Нас сразу провели к королю. Он устроил свой штаб на равнине между утесом и рекой, рассчитывая наблюдать отсюда за ходом строительства. Лагерь был совсем не похож на временные лагеря Утера и Амброзия. Большинство людей жили в палатках, и, кроме высокого земляного вала и частокола со стороны дороги, укреплений не было почти никаких — полагались в основном на естественные преграды: с одной стороны река и обрыв, с другой — скала Динас-Бренин, а между ними — голые и непроходимые горы.

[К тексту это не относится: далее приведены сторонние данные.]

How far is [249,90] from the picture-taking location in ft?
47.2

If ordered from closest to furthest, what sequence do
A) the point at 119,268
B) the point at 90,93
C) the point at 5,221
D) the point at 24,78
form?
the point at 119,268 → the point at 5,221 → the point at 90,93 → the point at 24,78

Сам Вортигерн устроился вполне по-королевски. Он принял нас в зале. Деревянные столбы были увешаны богато вышитыми гобеленами, а пол из местного зеленоватого сланца густо устелен свежим тростником. Королевский трон на помосте был богато украшен резьбой и позолотой. Рядом с королем, на таком же резном троне, только поменьше, восседала Ровена, саксонская королева. Народу было много. Впереди стояли несколько человек в придворных одеяниях, большинство при оружии и в доспехах. Немало было саксов. На помосте, позади Вортигернова трона, стояла группа жрецов и святых людей.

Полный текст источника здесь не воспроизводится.